§ **Directions**
Check every line below for the string "LDSC", and copy the lines that contain it.

#### Record extracts

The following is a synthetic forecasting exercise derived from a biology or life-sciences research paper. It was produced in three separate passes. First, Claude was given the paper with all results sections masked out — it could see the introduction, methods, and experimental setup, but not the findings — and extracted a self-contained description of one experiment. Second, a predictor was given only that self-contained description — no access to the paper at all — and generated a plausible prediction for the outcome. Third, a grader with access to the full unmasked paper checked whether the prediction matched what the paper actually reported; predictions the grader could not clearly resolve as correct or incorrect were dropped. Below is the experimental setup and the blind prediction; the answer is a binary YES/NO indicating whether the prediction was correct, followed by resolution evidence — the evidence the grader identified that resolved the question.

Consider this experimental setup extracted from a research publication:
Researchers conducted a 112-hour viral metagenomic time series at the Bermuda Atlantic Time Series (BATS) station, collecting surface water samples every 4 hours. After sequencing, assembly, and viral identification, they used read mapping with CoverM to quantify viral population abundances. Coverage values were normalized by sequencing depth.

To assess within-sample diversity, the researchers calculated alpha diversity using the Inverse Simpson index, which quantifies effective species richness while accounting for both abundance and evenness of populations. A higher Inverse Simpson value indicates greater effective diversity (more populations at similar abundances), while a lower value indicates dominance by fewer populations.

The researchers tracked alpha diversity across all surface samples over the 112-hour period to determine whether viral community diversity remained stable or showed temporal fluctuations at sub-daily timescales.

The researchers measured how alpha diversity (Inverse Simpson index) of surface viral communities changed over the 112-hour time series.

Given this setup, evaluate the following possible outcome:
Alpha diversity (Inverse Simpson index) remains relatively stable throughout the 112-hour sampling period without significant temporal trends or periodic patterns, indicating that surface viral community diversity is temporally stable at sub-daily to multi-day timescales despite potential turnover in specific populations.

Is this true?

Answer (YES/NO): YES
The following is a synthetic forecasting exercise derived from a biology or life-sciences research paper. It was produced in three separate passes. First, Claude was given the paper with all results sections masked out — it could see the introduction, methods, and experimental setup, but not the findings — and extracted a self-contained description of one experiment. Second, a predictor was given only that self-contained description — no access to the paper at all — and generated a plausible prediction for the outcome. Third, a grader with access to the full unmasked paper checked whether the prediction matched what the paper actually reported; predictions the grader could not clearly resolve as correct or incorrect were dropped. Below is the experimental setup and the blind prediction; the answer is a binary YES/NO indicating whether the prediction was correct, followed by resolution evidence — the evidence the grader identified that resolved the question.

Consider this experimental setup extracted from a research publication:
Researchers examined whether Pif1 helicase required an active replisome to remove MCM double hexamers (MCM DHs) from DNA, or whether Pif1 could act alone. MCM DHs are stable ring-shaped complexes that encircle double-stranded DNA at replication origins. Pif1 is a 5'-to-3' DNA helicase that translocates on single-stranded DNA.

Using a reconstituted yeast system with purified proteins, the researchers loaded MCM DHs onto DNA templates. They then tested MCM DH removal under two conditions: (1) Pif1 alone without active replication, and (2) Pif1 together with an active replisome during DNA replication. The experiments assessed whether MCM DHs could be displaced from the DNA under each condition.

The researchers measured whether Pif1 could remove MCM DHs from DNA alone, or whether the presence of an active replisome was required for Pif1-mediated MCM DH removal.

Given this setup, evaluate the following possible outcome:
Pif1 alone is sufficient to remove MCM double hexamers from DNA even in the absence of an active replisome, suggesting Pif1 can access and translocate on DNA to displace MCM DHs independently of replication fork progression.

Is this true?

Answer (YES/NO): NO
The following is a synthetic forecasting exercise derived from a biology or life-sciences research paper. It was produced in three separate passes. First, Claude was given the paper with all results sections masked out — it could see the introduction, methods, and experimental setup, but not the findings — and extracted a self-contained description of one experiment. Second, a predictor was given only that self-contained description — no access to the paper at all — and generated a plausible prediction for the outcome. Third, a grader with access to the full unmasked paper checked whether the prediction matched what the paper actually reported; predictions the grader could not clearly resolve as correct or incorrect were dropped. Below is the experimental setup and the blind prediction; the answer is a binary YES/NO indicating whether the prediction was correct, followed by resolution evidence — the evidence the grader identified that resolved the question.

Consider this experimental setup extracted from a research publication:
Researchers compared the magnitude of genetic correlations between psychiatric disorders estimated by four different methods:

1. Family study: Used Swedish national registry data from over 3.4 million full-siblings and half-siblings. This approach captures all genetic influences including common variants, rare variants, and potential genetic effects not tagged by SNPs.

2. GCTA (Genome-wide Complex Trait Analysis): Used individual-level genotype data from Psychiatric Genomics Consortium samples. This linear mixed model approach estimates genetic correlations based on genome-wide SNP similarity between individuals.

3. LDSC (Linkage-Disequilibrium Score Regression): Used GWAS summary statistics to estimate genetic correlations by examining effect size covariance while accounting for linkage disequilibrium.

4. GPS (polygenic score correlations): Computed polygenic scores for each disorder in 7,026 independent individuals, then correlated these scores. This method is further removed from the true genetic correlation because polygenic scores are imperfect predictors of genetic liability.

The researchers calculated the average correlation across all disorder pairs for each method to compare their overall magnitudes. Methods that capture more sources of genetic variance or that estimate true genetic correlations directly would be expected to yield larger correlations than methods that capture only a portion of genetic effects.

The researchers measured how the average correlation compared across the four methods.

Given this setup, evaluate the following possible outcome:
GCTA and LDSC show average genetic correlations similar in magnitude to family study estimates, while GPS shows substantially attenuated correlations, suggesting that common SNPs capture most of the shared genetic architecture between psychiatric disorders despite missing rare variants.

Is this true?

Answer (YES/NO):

########

§ **Answer below**
3. LDSC (Linkage-Disequilibrium Score Regression): Used GWAS summary statistics to estimate genetic correlations by examining effect size covariance while accounting for linkage disequilibrium.
GCTA and LDSC show average genetic correlations similar in magnitude to family study estimates, while GPS shows substantially attenuated correlations, suggesting that common SNPs capture most of the shared genetic architecture between psychiatric disorders despite missing rare variants.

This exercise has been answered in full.